--- Begin Excerpt provided ---

Re: [Patch] OpenMP: Add strictly nested API call check [PR102972]

2021-10-30 Thread Tobias Burnus

On 29.10.21 18:47, Jakub Jelinek wrote:

Or we can keep 3 sections and say that the first one is for the
calls on the library side without suffixes and second is for those with
no and _ suffixes, but that in DECL_NAME those don't make a difference.

That's what I have now done.

+  && strncmp (IDENTIFIER_POINTER (DECL_NAME (fndecl)),
+  "omp_get_num_teams",
+  strlen ("omp_get_num_teams")) != 0
+  && strncmp (IDENTIFIER_POINTER (DECL_NAME (fndecl)),
+  "omp_get_team_num",
+  strlen ("omp_get_team_num")) != 0)

If we wanted to optimize, we could decide based on IDENTIFIER_LENGTH whether
to use strncmp at all and which one.

I did this optimization and moved to strcmp has there is no _ suffix in
general and no _8 suffix in particular.

--- End Excerpt provided ---
--- Begin Supplied information ---

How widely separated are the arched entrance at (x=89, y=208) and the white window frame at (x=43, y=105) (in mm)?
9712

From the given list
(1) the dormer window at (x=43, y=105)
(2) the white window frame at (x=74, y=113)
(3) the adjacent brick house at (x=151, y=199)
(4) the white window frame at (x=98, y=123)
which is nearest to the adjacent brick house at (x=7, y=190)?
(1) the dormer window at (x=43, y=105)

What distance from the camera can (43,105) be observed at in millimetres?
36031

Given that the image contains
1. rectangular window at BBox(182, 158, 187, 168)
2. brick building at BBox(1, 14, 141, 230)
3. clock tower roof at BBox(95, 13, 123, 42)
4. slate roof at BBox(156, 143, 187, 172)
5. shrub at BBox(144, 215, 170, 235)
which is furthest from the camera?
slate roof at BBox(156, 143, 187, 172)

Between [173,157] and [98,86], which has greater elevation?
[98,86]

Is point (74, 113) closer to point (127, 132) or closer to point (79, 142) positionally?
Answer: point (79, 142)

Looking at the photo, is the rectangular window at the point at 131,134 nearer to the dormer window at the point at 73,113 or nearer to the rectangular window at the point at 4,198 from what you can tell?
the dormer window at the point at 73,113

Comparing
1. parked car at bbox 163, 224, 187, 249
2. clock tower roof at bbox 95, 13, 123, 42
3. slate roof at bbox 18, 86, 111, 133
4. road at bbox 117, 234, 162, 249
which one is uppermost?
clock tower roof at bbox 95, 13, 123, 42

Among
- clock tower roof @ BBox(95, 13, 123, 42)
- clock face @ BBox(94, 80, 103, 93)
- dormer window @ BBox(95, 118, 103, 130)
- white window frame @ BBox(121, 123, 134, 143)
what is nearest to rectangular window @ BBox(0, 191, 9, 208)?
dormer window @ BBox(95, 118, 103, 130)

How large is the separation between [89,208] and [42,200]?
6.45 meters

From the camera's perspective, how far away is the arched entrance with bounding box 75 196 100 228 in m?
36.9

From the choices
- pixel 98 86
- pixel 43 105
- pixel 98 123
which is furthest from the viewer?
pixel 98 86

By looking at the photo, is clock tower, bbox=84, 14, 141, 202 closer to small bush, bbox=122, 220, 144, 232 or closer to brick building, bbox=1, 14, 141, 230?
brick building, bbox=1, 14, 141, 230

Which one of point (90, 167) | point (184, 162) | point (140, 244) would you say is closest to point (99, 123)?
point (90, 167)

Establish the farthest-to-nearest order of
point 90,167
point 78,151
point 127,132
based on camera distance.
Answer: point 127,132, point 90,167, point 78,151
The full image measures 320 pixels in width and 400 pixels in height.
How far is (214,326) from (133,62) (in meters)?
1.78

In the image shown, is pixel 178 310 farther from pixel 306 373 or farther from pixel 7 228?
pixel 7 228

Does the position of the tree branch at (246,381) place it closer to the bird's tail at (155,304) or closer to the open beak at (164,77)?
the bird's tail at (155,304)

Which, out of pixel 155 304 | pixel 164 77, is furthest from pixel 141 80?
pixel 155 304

--- End Supplied information ---

#### To be done:
Copy the mailing-list reply from the words "On 29.10.21 18:47, Jakub" through "make a difference.", substituting "groups" for "sections". Work only from the mailing-list reply, not the records.

#### The completed task:
On 29.10.21 18:47, Jakub Jelinek wrote:

Or we can keep 3 groups and say that the first one is for the
calls on the library side without suffixes and second is for those with
no and _ suffixes, but that in DECL_NAME those don't make a difference.